Even as a small child, Emily has her own ideas about God. When her beloved father dies and as a penniless orphan she is wished onto unknown relatives, she scorns the advice of the housekeeper who has looked after her: ‘There’s one thing I’d advise you to do,’ said Ellen, determined to lose no chance of doing her duty, ‘and that is to kneel down and pray to God to make you a good and respectful and grateful child.’ Emily paused at the foot of the stairs and looked back. ‘Father said I wasn’t to have anything to do with your God,’ she said gravely… ‘I know what your God is like…I saw His picture in that Adam-and-Eve book of yours. He has whiskers and wears a nightgown. I don’t like him. But I like Father’s God.’ …‘Well, you’re bound to have the last word, but the Murrays will teach you what’s what,’ said Ellen, giving up the argument. ‘They’re strict Presbyterians, and won’t hold by any of your father’s awful notions.’
It’s Emily’s ability to withdraw into the world of her imagination that save her in her new life at New Moon – this, and the pride for which all Murrays are renowned. ‘You ought to be thankful to get a home anywhere. Remember you’re not of much importance.’ ‘I am important to myself,’ cried Emily proudly. L. M. Montgomery was writing at a time when children were much more powerless than they are today, and the way Emily gets the better of tyrannical grown-ups with her use of language makes up much of the comedy in Emily of New Moon and Emily Climbs.
Perhaps many older readers like myself will remember a cruel teacher who used sarcasm to destroy our self-confidence and reduce us to misery. The scene in Emily of New Moon where the hateful Miss Brownell mocks Emily’s poetry in front of the class always takes me straight back to when I was caught during prep time at boarding school writing a story when I was meant to be doing maths, but thankfully escaped with only a detention and without the teacher reading it. The unbearable horror of an unsympathetic adult treading on those so sacred words!
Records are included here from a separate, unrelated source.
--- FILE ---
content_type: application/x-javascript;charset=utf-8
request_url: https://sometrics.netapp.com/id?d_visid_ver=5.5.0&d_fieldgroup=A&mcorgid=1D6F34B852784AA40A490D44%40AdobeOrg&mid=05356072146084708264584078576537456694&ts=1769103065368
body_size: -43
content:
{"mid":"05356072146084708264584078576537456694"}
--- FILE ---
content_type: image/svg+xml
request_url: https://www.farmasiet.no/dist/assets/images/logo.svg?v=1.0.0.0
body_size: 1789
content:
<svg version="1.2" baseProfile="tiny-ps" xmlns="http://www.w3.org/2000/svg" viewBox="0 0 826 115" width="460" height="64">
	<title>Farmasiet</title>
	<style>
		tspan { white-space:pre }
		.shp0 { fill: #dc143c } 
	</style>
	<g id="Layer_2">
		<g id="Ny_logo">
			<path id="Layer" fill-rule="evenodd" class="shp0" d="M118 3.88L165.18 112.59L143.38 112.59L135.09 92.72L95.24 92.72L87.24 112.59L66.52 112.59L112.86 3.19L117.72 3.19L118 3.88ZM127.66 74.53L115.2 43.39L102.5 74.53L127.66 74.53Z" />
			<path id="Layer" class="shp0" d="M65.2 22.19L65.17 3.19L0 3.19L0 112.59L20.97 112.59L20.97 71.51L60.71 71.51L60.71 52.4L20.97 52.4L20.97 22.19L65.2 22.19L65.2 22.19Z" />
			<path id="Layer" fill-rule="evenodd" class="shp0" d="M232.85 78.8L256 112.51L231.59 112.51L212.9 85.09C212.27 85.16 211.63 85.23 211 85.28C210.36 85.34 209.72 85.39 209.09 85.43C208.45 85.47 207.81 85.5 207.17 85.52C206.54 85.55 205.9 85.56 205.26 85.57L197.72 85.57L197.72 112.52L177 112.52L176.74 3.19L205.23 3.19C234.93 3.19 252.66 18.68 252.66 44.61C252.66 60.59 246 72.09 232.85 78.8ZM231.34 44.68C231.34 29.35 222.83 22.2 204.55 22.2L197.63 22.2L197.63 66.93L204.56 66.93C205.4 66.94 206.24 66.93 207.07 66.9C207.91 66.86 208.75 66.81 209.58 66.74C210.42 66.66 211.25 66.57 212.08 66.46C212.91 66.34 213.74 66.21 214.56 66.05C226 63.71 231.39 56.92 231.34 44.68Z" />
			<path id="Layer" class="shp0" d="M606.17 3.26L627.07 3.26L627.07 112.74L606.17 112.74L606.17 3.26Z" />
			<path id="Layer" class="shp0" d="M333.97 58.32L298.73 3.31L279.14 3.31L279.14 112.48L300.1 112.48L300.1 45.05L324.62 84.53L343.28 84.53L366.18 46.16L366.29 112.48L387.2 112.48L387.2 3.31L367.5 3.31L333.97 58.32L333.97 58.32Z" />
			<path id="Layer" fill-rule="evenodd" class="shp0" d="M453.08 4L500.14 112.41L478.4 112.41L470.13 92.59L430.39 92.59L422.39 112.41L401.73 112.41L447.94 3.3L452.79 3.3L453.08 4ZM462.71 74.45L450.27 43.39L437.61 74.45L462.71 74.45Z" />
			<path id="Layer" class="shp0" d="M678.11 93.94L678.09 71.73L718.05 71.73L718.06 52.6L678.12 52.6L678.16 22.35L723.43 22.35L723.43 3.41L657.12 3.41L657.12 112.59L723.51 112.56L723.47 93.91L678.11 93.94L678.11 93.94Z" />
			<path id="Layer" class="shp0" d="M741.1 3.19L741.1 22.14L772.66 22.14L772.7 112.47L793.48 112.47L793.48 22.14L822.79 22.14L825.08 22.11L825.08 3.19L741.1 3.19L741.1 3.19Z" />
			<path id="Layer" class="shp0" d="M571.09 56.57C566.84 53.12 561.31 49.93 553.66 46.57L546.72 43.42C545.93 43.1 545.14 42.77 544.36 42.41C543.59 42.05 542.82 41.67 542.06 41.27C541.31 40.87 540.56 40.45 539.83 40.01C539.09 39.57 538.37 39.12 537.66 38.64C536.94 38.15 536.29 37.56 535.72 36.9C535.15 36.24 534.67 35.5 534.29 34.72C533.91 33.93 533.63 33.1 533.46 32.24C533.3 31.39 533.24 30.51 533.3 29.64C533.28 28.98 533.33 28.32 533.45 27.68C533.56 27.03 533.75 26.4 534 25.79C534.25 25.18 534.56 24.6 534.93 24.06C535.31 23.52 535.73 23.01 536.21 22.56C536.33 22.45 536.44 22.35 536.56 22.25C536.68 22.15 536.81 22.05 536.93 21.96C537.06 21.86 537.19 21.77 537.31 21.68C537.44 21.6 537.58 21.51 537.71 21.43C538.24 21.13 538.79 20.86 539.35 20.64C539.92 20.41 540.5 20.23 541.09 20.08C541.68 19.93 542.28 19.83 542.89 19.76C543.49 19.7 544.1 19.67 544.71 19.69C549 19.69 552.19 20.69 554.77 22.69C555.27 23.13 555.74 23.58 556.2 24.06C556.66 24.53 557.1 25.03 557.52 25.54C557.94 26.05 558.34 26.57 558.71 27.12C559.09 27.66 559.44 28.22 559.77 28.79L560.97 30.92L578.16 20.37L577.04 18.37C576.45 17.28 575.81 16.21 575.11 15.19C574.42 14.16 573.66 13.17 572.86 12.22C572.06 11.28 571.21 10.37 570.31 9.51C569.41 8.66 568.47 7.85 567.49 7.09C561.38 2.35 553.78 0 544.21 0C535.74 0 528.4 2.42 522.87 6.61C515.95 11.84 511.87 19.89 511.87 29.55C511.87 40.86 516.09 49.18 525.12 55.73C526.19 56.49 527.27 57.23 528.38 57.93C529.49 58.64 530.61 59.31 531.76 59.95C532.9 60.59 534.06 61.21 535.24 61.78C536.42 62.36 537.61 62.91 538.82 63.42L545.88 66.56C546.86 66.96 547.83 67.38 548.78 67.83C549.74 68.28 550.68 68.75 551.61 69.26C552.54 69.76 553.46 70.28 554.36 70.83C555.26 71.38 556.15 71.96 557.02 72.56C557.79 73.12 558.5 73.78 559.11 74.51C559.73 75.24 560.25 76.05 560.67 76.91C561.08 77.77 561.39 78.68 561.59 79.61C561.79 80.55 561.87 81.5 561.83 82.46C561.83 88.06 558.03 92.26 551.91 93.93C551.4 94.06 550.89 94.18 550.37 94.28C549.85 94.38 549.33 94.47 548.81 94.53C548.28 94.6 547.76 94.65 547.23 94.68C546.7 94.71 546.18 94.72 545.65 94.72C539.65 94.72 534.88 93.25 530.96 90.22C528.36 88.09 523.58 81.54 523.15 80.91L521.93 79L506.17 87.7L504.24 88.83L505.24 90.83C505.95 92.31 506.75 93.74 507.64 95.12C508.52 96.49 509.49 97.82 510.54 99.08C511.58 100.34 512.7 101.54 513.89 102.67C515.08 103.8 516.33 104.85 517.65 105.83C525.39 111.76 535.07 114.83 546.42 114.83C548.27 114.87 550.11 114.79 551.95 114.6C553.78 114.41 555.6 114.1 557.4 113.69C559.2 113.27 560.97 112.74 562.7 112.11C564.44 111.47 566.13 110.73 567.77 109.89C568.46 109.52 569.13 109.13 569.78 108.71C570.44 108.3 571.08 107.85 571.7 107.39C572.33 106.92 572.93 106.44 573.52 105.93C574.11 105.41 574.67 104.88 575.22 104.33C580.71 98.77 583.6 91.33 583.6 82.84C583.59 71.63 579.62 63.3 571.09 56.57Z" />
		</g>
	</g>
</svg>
But L. M. Montgomery gives us inspirational teachers too in her novels, and the unorthodox Mr Carpenter, though regarded by some as an alcoholic failure, is one of them. He makes Emily promise not to write to please anyone but herself, and his last words to her are ‘Beware of italics’ – today would he say exclamation marks or adverbs?
The delightful Irish Catholic priest Father Cassidy is another of the eccentrics L. M. Montgomery is so gifted at portraying and he too perceives Emily’s gift for words. To the end of her struggle for recognition Emily never forgot Father Cassidy’s ‘Keep On’ and the tone in which he said it. Significantly, when narrow-minded, domineering Aunt Elizabeth dismisses Emily’s ‘writing nonsense’ and even kind Aunt Laura doesn’t understand her compelling need to write, it is so-called simple-minded Cousin Jimmy, the composer of a thousand poems in his head, who is always on her side.
L.M. Montgomery went through periods of depression, made worse by a difficult marriage to a man suffering from some kind of mental illness. She never had the happy life that she gives to Anne in the Anne of Green Gables series. Something of this comes across in the sombre, almost tortured tone in part of Emily’s Quest, where Emily for a time loses her will to write and gives in to the controlling desires of a much older man. It’s hard for readers today to see Dean Priest as anything other than creepy or to forgive him for what he makes Emily do to her first book The Seller of Dreams.
It’s pride that keeps Emily from falling apart during the years of brutal rejection slips and the awfulness of faint praise; it’s also what keeps her estranged from the man she loves. But literary success comes by an unexpected route, and even Aunt Elizabeth (like Marilla Cuthbert in Anne of Green Gables she mellows in her later years) can remark ‘Well, I never could have believed that a pack of lies could sound as much like the real truth as that book does.’